On a positive note, a new monetary regulation in China, which became effective in November 2004, allows subsidiaries of Chinese and foreign multinational companies to borrow Foreign Exchange (FOREX) funds from peer companies. The Chinese State Administration of Foreign Exchange believes this new regulation will help Chinese multinational firms that experience funding shortages in overseas markets.
“The appliance industry in China is concerned about the banking system, but we do not worry a lot,” Mr. Dongsheng of CHEEA told APPLIANCE. “The Chinese government is doing its best to handle this problem, and the Chinese economy is performing well, so China has the ability and resources to handle the situation.”
Jacob Broberg, vice president of Corporate Communication, The Electrolux Group added: “We have been investing in China for many years and will continue to do so. Even if the Chinese market tends to be overheated, it will continue to grow at a steady [pace]. China also will be an even more important base for sourcing components to Europe.”

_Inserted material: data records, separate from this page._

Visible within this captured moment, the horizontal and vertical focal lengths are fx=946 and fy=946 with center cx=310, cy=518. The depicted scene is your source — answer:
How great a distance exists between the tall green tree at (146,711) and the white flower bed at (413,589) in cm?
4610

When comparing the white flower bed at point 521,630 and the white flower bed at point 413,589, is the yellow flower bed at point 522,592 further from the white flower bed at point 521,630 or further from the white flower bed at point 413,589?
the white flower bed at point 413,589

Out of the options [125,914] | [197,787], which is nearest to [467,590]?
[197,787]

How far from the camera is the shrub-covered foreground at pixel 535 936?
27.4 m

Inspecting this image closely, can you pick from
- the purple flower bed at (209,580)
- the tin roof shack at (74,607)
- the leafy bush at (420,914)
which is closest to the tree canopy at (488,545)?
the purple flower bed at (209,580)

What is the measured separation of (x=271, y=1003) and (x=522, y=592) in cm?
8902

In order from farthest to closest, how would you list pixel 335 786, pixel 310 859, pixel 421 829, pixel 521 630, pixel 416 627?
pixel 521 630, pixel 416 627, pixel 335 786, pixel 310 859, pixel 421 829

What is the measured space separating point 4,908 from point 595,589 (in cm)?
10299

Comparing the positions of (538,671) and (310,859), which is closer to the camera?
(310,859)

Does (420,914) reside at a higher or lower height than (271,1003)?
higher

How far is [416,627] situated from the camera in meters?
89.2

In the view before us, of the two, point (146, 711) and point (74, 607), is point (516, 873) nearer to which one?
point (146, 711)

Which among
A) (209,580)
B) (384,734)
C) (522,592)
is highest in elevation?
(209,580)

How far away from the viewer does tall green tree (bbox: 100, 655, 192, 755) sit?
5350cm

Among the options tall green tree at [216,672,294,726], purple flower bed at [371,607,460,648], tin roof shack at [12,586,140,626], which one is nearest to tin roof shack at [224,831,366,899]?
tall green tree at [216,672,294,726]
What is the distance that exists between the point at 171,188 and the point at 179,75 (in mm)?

Environmental Regulations: Adapt or Be Left Behind
The cost of complying with the European Union’s Directive on Waste Electric and Electronic Equipment (WEEE) and the Directive on the Restriction of the Use of Certain Hazardous Substances (RoHS) in Electrical and Electronic Equipment, which go into effect in 2005 and 2006, respectively, will present a major challenge to Asian manufacturers. While some fear added costs will lessen their products’ price advantages, others see these regulations as the cost of doing business and an opportunity.
“Obviously, these laws will require a supporting infrastructure in some manner, and each manufacturer will have to consider these laws in the design and distribution of their products,” R. Craig Breese, president of Maytag International, told APPLIANCE. “There will no doubt be additional costs, and while the net impact over time will be extremely difficult to ascertain, pricing to consumers would likely increase in the end.”
Mr. Shin added: “It is important to be able to understand and to immediately adopt worldwide environment protection trends to apply to the appliance industry, [which] ultimately will lead to developing environmentally friendly products and reinforcing companies [that are] following the rules to become more competitive.”